With Rafael Furcal again out of the way, let the Dee Gordon era officially begin, well, again. The Los Angeles Dodgers traded the veteran shortstop to the St. Louis Cardinals for a minor league outfielder on Sunday. That would open up the starting job officially for the 23-year-old, rail-thin rookie. Furcal will start for the Cardinals. Do either of these players have value in ESPN standard leagues?

Well, I'm generally not the one to trust raw rookies, and Gordon seemed awfully overwhelmed at the plate last month. He started quickly when initially promoted but went into a 5-for-39 funk and the return of a healthy Furcal from the disabled list earned Gordon a return trip to Triple-A Albuquerque. It's clear the lefty hitter can steal a lot of bases, but it's far less certain that he can actually reach base enough. Frankly, I don't think investing in Gordon for 2011 is a very good idea. He might steal double digit bases, but he has no power and he's more likely to hurt your batting average than help it.

Furcal is hitting .197 this season, a campaign sullied by a pair of trips to the disabled list, but he has raised his batting average 32 points in the past week, and attempted three stolen bases (he was successful twice). Apparently, Furcal is healthy, which is awesome, but based on his past few seasons likely short-lived. Furcal hit .300 with eight home runs and 22 stolen bases in only 97 games a year ago, so the skills are still there, and let's face it, the Cardinals are desperate for a shortstop. Ryan Theriot has been playing second base, and despite a big game Saturday with four hits hasn't been the prototypical leadoff hitter (.320 OBP). Daniel Descalso has been playing shortstop recently, but he's clearly not a shortstop. Furcal would be an upgrade.
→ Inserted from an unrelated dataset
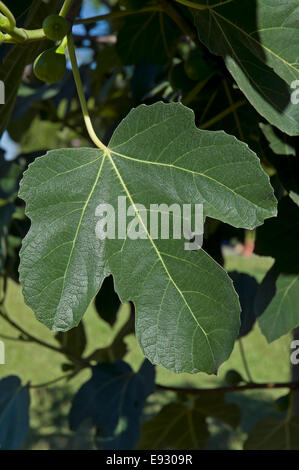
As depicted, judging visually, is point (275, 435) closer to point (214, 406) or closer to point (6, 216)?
point (214, 406)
In fact, Cardinals manager Tony LaRussa is likely to install Furcal at the top of his lineup, which is a good thing for Furcal's value. The team's middle of the order has been very productive this season, but the team's No. 1 hitters really haven't hit. Cardinals leadoff hitters rank tied for 28th in baseball in runs scored, and feature a .308 OBP. Furcal posted a .366 OBP a year ago.

We can't possibly know if Furcal will stay healthy, but I'd call him a person of interest in ESPN standard leagues right away. That doesn't mean I'd cut any of the 100 percent owned shortstops to get him (there are 13 of them), but I'd part with Ian Desmond, Darwin Barney, Maicer Izturis, Orlando Cabrera, Alex Gonzalez, Sean Rodriguez and new teammate Theriot, all of whom are more than 20 percent owned. There is immediate upside here. Furcal is owned in 19.5 percent of ESPN standard leagues. Last season he finished sixth among all shortstops on the ESPN Player Rater. I'm not betting on a return engagement, but the position is weak, and the potential for him to steal and score runs is certainly there.